→ Task description: Pull out each line of the data that contains the word "standing" and copy it in full.

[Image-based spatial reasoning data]

────────────────

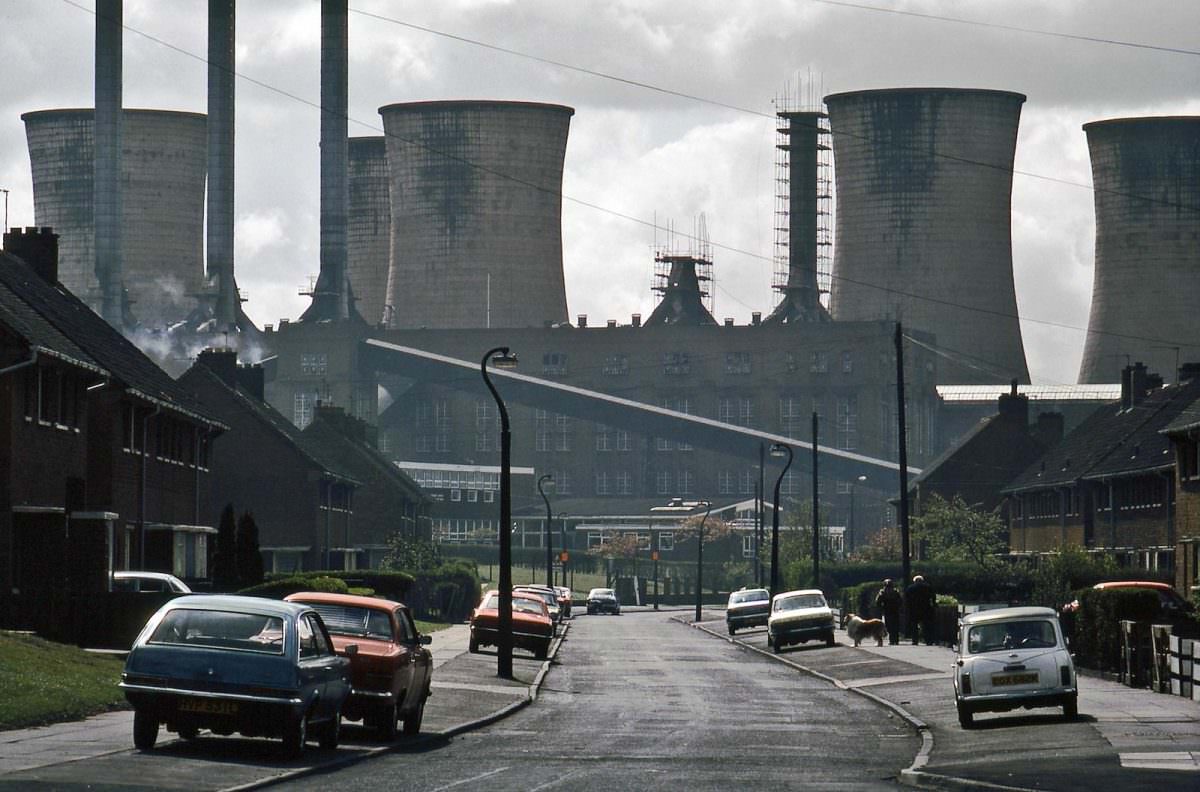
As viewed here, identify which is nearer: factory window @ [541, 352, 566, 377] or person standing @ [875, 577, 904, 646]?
person standing @ [875, 577, 904, 646]

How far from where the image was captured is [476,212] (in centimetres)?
16238

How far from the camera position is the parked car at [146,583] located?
42.3m

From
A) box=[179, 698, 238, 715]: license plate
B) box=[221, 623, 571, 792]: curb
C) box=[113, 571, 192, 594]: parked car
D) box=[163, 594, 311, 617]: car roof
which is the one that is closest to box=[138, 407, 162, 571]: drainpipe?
box=[113, 571, 192, 594]: parked car

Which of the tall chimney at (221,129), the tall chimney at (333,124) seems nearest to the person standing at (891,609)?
the tall chimney at (221,129)

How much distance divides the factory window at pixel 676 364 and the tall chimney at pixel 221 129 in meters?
41.0

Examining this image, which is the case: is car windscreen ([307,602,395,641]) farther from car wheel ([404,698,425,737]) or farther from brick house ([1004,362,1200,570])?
brick house ([1004,362,1200,570])

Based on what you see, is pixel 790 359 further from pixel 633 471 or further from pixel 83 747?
pixel 83 747

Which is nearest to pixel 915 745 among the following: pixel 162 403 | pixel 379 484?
pixel 162 403

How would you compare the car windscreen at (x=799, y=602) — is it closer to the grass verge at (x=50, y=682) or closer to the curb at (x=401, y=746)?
the curb at (x=401, y=746)

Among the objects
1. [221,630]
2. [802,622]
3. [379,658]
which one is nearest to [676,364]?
[802,622]

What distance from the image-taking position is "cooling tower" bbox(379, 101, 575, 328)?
16075cm

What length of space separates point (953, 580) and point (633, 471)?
9724 cm

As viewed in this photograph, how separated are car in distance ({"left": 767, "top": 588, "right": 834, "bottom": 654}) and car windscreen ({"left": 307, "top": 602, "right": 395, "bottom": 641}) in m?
31.5

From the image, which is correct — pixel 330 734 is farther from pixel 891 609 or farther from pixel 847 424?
pixel 847 424
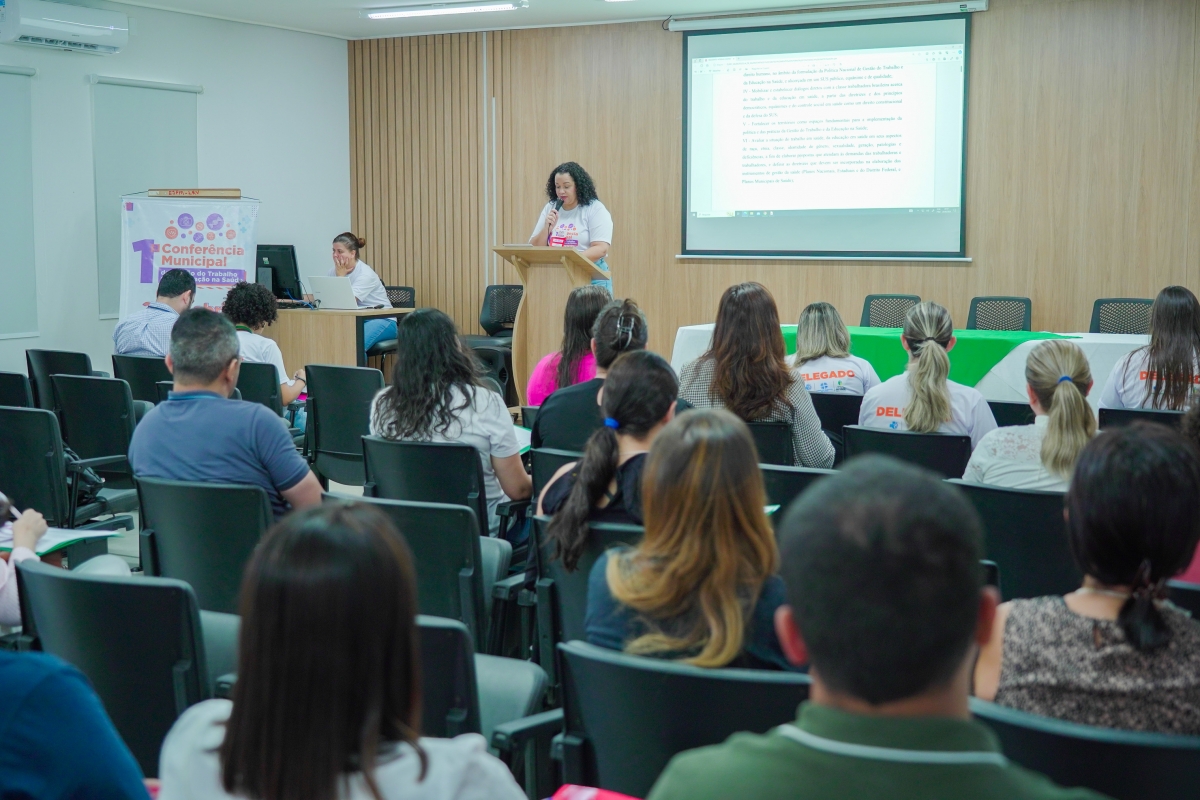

────────────────

→ Complete output:
As viewed here, identify which is nearer: factory window @ [541, 352, 566, 377] or person standing @ [875, 577, 904, 646]?
person standing @ [875, 577, 904, 646]
Which of the tall chimney at (221,129), the tall chimney at (333,124) seems nearest to the person standing at (891,609)?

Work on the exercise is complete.